Pauline Londeix : Absolument, car malheureusement, les conséquences de l’analyse réalisée par cette commission d’enquête recoupent vraiment tout le travail qu’on a pu faire et tout ce qu’on a pu analyser. Et en effet, on peut parler de faillite. Nous aussi, on constate qu’il n’y a malheureusement plus de pilote dans l’avion et que c’est absolument dramatique. Je crois que vraiment ce qu’il faut retenir de cette commission d’enquête, c’est que ce constat sans appel, ce n’est pas uniquement notre organisation qui le fait, ce n’est pas uniquement la société civile, ce sont les sénateurs de différents bords politiques qui ont mené 50 auditions, qui ont travaillé pendant six mois et qui arrivent aux mêmes conclusions.

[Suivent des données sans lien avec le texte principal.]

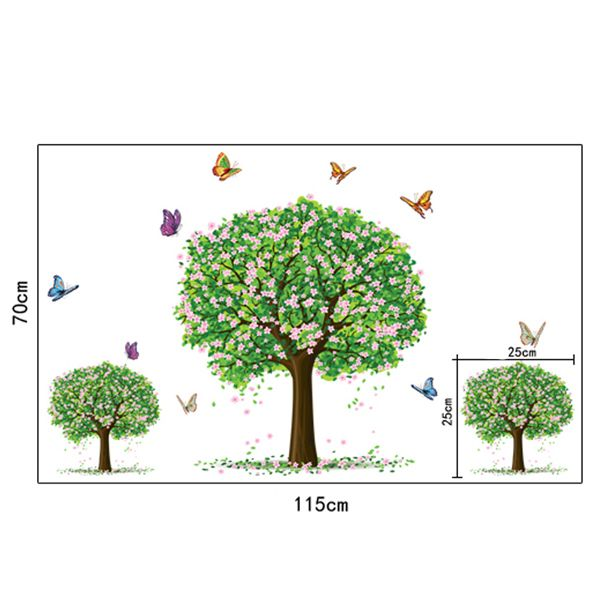 Chic Three Trees Pattern Wall Sticker For Bedroom Livingroom Decoration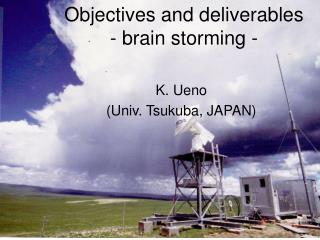 Objectives and deliverables - brain storming -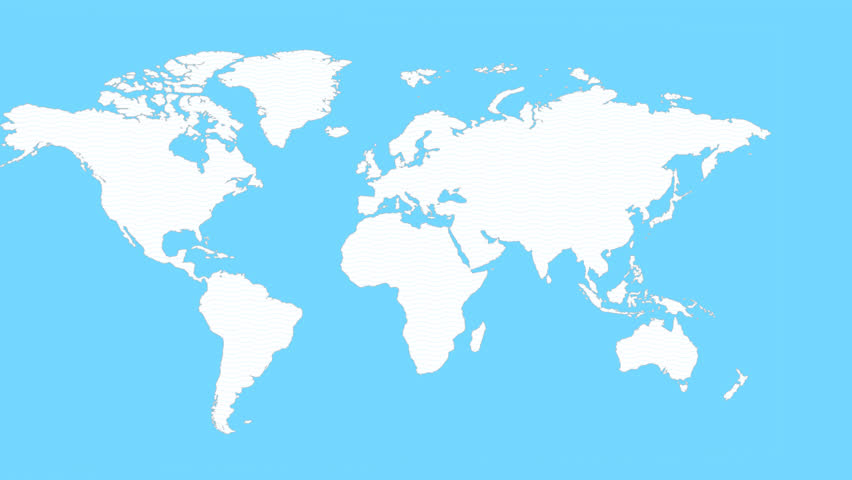 World map animated with passport stamps stock footage video world map animated with passport stamps stock footage video 27151024 shutterstock gumiabroncs Choice Image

L’État a-t-il les moyens de changer les choses ?
Absolument, l’Etat a les moyens de reprendre la main sur les politiques du médicament. Nous, c’est ce qu’on dit depuis des années. C’est-à-dire qu’au-delà des questions qui apparaissent très complexes, en réalité, il y a une question très simple, c’est le droit fondamental à la santé, quels sont les médicaments dont nous avons besoin et comment pouvons-nous les produire sur notre territoire ou en concertation avec d’autres pays européens ou même d’autres continents. Certains pays, je pense au Brésil, ont réussi à le faire. Et donc si le Brésil y parvient, on peut imaginer qu’un pays comme la France ou un continent comme l’Europe peuvent y parvenir.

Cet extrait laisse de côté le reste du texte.